All the while, the little bird in the cage has been quiet,
hopping back and forth on the newspapered bottom to maintain balance
with the bouncing steps of the little girl
but I can tell he’s looking out through the bars of the cage
at a world he thought he would never see again
I can tell he’s wondering why we’re here.

My daughter sets the cage down on the grass and claws at the cage door
she wants to be the one to open it. I remind her that Happy
is too small for her to try to hold, like I’ve been saying all winter
that all she can do is open the cage door
and wait for the bird to come out on his own. Surprisingly, though,
it only takes a couple of seconds for the bird
to hop on the thin wire of the cage’s doorframe
as though he’s been listening to us
as though he knows exactly what’s expected of him.

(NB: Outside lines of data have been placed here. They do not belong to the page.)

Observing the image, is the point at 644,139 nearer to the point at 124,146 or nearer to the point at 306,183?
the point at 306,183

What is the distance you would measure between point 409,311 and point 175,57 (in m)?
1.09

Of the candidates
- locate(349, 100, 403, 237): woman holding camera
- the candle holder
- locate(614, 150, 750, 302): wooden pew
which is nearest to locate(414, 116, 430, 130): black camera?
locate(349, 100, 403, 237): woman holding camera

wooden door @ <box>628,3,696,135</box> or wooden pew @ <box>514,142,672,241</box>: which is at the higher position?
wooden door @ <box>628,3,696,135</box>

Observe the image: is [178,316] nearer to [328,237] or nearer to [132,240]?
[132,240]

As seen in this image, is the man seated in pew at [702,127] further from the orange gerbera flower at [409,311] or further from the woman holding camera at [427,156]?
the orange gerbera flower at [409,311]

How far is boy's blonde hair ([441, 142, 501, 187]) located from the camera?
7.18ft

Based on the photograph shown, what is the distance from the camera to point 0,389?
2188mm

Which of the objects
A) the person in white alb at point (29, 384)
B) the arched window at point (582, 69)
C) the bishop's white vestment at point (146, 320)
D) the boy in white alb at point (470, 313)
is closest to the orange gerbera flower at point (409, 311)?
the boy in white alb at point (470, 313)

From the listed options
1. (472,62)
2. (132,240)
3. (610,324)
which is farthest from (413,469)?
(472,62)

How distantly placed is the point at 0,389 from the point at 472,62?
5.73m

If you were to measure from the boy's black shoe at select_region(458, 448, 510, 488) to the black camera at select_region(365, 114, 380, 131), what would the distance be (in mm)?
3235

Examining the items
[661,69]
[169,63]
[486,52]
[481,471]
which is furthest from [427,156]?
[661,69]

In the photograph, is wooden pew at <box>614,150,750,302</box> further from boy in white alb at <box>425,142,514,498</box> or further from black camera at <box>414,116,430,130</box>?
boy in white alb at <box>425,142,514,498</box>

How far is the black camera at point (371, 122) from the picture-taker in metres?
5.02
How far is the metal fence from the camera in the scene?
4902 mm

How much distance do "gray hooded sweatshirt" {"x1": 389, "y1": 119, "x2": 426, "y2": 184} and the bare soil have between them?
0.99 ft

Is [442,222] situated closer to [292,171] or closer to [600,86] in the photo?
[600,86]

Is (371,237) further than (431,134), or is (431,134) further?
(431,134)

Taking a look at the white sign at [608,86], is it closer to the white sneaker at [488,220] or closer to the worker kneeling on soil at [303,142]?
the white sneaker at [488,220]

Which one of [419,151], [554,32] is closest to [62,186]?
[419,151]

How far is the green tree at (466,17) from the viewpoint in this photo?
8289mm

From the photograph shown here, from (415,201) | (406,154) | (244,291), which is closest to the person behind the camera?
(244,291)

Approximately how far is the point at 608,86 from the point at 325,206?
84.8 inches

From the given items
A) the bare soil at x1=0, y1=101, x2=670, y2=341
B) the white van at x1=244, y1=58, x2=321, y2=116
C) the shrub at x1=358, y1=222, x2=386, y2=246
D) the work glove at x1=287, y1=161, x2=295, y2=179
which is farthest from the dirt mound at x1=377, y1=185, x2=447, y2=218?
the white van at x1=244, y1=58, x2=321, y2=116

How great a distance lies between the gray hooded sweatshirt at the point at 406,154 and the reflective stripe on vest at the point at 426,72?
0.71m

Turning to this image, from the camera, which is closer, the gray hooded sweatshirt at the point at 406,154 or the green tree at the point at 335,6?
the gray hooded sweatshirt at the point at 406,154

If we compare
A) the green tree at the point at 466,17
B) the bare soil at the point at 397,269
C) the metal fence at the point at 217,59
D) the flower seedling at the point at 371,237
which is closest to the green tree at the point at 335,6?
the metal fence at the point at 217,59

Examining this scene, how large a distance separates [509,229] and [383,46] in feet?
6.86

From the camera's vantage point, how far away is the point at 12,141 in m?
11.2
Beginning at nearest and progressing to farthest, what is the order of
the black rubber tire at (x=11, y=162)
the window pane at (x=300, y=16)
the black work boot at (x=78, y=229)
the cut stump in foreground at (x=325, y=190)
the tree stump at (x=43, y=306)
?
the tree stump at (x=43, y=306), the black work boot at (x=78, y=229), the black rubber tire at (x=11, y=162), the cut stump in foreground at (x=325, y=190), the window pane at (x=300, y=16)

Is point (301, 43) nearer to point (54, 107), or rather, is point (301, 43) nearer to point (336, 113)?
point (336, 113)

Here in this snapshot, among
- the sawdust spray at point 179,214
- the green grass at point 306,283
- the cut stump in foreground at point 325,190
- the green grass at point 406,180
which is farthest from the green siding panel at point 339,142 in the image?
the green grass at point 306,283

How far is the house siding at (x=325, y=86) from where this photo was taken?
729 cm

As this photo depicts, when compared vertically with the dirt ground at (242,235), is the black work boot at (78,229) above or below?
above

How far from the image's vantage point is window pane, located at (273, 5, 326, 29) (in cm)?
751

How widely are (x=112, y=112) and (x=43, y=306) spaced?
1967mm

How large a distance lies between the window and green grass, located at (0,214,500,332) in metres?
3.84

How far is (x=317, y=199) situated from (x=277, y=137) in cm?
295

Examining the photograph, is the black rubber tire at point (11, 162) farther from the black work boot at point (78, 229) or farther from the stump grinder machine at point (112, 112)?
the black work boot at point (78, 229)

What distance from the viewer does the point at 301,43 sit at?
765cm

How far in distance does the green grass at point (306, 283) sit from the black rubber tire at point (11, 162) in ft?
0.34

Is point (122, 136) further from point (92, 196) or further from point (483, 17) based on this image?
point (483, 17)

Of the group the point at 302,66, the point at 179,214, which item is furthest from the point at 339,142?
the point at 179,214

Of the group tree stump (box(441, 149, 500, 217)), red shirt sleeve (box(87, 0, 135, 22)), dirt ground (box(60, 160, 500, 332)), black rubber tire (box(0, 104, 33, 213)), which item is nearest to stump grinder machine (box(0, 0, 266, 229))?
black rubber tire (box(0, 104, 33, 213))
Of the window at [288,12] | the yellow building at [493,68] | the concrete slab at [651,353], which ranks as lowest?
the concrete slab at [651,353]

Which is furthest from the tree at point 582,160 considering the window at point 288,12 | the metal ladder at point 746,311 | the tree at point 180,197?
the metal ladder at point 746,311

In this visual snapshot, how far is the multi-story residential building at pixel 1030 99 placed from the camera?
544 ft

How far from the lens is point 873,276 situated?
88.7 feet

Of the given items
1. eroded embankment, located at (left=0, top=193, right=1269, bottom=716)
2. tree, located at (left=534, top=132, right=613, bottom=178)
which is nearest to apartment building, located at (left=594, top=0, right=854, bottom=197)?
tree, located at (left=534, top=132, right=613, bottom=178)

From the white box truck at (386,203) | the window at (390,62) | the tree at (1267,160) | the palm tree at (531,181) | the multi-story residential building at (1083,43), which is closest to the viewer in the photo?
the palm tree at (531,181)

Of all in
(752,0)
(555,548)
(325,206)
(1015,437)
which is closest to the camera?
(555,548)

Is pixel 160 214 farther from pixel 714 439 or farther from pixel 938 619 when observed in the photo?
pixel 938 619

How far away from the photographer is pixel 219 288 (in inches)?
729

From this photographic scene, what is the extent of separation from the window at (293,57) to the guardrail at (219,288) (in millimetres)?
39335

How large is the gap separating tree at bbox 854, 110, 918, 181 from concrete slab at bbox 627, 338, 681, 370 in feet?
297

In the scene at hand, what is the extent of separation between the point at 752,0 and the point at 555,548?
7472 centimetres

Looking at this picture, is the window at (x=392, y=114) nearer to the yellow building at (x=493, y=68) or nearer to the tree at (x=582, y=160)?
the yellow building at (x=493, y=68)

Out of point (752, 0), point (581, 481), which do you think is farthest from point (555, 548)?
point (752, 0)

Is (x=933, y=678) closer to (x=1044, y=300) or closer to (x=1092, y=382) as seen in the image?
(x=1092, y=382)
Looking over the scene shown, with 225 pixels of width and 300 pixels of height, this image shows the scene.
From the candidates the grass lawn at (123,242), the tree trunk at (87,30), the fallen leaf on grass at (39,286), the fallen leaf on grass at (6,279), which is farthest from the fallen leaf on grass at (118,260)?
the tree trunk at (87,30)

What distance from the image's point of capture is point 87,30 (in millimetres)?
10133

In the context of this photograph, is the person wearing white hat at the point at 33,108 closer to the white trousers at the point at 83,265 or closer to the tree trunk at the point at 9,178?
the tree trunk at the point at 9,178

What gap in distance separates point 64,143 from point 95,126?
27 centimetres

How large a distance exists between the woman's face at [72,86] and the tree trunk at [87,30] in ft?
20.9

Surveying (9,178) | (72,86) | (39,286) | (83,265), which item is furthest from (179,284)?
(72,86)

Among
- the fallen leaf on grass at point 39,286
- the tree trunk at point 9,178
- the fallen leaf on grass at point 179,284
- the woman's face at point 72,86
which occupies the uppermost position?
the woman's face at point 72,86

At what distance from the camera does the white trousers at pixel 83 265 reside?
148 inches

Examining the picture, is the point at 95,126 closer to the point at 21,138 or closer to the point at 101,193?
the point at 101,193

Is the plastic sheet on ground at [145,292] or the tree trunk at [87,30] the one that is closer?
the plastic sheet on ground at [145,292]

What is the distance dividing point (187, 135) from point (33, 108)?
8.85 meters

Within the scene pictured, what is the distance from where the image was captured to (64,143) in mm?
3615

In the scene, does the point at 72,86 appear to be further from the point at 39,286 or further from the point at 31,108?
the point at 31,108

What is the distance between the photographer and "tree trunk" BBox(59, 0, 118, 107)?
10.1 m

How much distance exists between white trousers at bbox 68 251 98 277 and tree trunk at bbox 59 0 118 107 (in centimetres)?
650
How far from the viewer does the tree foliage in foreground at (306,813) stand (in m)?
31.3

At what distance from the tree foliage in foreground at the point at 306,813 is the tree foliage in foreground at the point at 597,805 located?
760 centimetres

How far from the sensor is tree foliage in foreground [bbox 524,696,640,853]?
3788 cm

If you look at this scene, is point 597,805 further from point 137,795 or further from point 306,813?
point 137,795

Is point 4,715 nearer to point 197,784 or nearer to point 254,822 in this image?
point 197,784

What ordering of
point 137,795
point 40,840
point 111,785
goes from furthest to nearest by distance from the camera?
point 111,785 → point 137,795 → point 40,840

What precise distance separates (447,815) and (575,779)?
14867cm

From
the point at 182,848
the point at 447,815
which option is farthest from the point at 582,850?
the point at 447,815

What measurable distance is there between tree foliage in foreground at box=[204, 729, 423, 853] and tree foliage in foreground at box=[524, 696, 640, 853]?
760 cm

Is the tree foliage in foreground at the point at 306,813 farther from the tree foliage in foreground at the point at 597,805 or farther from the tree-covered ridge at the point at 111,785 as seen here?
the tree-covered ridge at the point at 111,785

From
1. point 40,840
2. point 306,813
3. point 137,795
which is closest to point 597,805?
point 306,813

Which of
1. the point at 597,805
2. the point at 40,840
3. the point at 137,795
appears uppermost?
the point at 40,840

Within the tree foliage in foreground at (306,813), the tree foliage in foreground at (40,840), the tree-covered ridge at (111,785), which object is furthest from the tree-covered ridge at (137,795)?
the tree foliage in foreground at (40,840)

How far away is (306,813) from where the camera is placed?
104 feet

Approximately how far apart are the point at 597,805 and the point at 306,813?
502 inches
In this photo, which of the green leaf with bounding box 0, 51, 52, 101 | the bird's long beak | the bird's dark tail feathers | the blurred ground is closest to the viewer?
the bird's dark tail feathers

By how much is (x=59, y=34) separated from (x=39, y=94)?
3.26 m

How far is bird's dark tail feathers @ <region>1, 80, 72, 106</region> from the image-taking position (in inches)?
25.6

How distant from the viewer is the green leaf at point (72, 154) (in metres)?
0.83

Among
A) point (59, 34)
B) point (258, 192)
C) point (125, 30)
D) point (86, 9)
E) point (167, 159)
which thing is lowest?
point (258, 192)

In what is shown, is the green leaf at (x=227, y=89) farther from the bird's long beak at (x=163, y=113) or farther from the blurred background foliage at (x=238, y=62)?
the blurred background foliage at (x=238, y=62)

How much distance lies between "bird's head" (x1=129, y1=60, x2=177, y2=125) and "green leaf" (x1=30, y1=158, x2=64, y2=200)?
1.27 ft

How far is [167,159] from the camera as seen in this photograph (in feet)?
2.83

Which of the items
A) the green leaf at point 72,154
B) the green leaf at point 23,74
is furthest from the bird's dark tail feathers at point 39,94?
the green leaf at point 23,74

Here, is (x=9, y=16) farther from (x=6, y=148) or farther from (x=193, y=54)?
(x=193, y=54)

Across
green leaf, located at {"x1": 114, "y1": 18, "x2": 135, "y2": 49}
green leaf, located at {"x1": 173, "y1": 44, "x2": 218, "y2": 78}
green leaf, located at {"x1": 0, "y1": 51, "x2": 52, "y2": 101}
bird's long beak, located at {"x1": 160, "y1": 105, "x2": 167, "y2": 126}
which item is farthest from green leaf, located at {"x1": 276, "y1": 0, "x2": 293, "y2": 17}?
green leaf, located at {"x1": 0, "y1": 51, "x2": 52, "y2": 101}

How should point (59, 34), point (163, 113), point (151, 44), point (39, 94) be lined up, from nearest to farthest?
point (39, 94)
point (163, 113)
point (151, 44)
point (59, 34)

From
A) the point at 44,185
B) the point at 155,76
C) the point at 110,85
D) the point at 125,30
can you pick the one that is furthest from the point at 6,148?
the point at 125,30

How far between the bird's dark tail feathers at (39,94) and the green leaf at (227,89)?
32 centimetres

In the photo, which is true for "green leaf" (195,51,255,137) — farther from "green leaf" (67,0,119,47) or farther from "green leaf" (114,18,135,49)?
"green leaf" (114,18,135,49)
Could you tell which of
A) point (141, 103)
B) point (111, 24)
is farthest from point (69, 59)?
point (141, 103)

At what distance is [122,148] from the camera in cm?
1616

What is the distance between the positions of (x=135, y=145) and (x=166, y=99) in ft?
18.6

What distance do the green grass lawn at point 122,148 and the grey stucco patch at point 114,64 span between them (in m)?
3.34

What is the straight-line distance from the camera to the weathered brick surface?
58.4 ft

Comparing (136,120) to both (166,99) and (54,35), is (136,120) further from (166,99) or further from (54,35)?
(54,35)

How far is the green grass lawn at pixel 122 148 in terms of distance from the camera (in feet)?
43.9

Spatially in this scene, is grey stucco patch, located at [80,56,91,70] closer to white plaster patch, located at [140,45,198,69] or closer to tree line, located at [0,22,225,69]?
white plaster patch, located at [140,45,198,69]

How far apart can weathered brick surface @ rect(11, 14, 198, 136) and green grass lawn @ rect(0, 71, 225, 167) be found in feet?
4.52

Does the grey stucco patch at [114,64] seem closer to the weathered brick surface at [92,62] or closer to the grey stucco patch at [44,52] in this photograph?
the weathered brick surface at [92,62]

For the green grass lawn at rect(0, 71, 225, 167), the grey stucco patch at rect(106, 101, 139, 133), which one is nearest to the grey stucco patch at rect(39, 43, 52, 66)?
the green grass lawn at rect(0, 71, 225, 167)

“He wants to stay with us!”
says my daughter suddenly, slamming the little door shut
but it’s too late, Happy is already gone
a flutter of wings into the trees overhead.



Holly Day has been a writing instructor at the Loft Literary Center in Minneapolis since 2000. Her poetry has recently appeared in Asimov’s Science Fiction, Grain, and Harvard Review, and her newest poetry collections are Into the Cracks (Golden Antelope Press), Cross Referencing a Book of Summer (Silver Bow Publishing), The Tooth is the Largest Organ in the Human Body (Anaphora Literary Press), and Book of Beasts (Weasel Press).